# Suggestion: Chat Room?



## caprine crazy

I think it would be really cool if we could have a chat room. Kind of like Skyping. I know we have a thread called Chat Room, but I mean like a Live Chat Room. I know this would be a lot of work for the Mods and Admin. This isn't something that has to be done right away, it's just a suggestion. I thought it would be cool if we talk to each other about goats and whatnot and maybe even have like schedule days to talk about things. For example: January 31st 8pm Eastern Time
CL in Goats: Treatment and Prevention


----------



## mjgh06

Yes that would be really cool!


----------



## VincekFarm

I would love this!


----------



## xymenah

If we were to have a chat room it would have to be in an area inaccessible to guests otherwise it could get severely spammed with well spam.


----------



## Trickyroo

And it needs to be moderated too , so that needs to be considered as well. The mods here do a wonderful job for us and we dont want to be wearing them out more , lol
Just a thought .

I love the idea but if it can't be done , this is still the best goat 
place 

Maybe the chat room can be open for a short window like suggested for a specific topic , maybe an hour or two. Then maybe it can be reviewed by others who had missed it , but no comments can be made so it doesn't need to be moderated then . One last thing that won't need constant monitoring .....
Cool idea !


----------



## caprine crazy

That's a good idea Laura, have it open for comments only from X to Y hours. Yes it would need to be kept from spammers, so make it to where you have to have X amount of posts until you can join the chat room. Or make it to where if you make X amount of posts in a row then, you get kicked off chat room for a week or whatever is needed.


----------



## VincekFarm

I think it should be accessable at all times of the day because of people's differing time zones. Maybe there could be a chat filter where it would either substitute in or just blank out inappropriate words? I really don't believe there would really be that many inappropriate things said in there since this is a goat forum afterall.


----------



## Trickyroo

I havent heard of a chat filter but I guess it could work , ,idk....
But I doubt it could do anything if a conversation gets a bit heated and we all know it can happen at times. It needs to be moderated IMO.


----------



## TGSAdmin

I don't like chat rooms personally and there's a few reasons why. 

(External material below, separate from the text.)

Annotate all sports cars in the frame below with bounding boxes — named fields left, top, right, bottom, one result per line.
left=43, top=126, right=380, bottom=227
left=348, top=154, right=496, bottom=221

Any sort of help is lost to the chat. If it's an issue it needs to be on the forum so it can help others with the same issue down the road. 

I've also noted that when chat systems are in place they are very difficult to moderate. Aside form the spammers who can and will show up, you also have people who show only to troll them and that's hard to keep them from doing. Here on the forum we can edit delete and ban, but our options are limited in a chat. 

If you would like to chat with members I would recommend AOL's instant messenger, or any instant messenger program. Most of them allow for group discussion. All you have to do it trade IDs with the person you want to talk to.


----------



## caprine crazy

But what if someone has a Yahoo! instant message account, but you only have an AOL message account. How would you chat then?


----------



## Trickyroo

Well , maybe they could open up another email address ?
I would open one to be able to chat...it is a good idea .
With a little cooperation , I think we could do it if we really wanted to.


----------



## xymenah

There are chat programs that allow a person from yahoo to chat with an aol member or any other member and vise versa. I can't remember the name right not but they are there because I used them once.


----------



## MollyLue9

I think someone (not me... lol should send a PM if possible to a Moderator or Administrator. Maybe it would really get somewhere?? Just a thought.


----------



## PiccoloGoat

I remember a few years ago there was a discussion along these lines and the idea never went anywhere :shrug: 
But who knows now.


----------



## TGSAdmin

caprine crazy said:


> But what if someone has a Yahoo! instant message account, but you only have an AOL message account. How would you chat then?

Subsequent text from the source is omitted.